Task requirements:
Gather all lines from the material that contain "interacting".

Data:

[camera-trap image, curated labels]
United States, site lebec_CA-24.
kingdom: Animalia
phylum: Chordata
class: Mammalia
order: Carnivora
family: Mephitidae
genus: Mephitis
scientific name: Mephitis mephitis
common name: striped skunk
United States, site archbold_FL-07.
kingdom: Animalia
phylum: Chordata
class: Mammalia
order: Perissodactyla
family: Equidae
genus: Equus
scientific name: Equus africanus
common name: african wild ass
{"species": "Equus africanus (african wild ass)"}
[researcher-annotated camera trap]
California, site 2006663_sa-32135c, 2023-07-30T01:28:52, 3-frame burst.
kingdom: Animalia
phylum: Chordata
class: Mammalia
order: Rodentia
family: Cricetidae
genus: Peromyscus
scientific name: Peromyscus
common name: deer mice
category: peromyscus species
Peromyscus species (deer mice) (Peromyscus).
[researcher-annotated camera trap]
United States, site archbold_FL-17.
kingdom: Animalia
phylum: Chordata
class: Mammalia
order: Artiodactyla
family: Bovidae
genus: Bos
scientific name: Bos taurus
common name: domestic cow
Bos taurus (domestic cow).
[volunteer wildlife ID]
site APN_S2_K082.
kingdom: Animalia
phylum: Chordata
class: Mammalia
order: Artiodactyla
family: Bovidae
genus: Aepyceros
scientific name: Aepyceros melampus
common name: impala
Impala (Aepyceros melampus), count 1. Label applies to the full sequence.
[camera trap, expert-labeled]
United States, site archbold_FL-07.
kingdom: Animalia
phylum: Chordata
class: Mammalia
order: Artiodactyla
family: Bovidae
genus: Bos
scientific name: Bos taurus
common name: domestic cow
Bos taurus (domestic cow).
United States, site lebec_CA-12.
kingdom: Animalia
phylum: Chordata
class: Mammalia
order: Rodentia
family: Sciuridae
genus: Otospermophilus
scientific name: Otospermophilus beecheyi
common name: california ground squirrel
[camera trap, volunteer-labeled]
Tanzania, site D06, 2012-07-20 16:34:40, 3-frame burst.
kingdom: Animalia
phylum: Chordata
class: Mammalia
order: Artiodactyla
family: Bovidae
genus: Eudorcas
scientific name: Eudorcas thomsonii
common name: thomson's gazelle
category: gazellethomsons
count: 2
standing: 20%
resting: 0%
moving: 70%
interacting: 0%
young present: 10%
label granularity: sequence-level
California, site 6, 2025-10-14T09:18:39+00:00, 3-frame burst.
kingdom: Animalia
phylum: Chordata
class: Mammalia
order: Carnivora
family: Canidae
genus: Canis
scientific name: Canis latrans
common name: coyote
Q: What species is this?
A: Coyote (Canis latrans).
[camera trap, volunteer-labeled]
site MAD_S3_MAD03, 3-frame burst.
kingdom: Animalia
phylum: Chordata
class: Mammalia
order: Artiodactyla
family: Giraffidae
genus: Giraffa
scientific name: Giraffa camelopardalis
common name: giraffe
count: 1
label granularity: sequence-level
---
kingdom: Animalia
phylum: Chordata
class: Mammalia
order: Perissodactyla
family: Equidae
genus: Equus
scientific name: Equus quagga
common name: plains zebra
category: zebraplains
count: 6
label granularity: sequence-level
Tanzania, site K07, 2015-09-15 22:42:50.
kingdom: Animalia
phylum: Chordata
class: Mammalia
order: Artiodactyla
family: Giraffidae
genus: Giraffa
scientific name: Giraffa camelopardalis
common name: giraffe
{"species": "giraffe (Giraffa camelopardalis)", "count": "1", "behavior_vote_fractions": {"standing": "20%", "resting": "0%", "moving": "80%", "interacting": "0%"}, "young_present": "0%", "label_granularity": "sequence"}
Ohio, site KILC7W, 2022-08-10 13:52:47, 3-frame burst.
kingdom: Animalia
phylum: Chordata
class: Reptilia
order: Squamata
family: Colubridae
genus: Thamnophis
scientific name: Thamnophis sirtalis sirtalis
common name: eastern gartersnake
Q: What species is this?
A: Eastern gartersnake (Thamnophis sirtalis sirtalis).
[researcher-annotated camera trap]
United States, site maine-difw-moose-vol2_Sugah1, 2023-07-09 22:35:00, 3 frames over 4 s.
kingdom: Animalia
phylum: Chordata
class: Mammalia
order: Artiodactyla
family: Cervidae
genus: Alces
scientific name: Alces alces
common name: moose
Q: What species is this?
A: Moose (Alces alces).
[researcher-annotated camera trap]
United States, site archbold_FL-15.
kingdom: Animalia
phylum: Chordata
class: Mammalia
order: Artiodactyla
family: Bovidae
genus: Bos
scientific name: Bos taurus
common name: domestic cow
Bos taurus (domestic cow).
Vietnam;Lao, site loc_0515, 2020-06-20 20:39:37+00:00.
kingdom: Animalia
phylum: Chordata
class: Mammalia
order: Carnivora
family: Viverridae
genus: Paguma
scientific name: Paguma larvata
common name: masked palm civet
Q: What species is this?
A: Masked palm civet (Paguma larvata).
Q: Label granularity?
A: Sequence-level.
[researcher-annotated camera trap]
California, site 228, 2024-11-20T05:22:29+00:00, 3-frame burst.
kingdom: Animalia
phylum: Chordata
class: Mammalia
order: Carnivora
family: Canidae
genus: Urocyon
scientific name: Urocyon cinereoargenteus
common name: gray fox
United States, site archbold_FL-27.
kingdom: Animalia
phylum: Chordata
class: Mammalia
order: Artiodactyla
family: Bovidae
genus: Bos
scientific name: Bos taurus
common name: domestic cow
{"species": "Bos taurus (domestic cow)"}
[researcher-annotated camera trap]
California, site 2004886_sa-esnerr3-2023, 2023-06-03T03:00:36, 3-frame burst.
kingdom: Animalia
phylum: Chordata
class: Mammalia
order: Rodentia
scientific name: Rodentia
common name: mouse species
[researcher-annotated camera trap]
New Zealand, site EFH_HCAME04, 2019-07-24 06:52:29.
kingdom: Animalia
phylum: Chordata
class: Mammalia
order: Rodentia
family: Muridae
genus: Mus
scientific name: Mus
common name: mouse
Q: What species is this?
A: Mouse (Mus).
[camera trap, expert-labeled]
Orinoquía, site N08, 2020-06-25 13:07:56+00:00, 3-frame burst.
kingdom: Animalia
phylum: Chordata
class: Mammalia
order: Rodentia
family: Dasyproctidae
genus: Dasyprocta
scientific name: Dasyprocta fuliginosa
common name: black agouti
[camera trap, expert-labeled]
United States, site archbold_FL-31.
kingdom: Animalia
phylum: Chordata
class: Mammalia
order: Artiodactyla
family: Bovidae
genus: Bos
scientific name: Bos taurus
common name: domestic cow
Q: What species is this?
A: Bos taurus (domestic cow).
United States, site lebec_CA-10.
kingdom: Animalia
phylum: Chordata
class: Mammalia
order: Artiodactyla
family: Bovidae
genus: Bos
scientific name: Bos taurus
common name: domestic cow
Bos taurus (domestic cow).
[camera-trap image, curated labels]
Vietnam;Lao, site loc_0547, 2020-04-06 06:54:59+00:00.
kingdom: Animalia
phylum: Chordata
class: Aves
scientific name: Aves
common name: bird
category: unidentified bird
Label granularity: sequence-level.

Solved problem:
interacting: 0%
{"species": "giraffe (Giraffa camelopardalis)", "count": "1", "behavior_vote_fractions": {"standing": "20%", "resting": "0%", "moving": "80%", "interacting": "0%"}, "young_present": "0%", "label_granularity": "sequence"}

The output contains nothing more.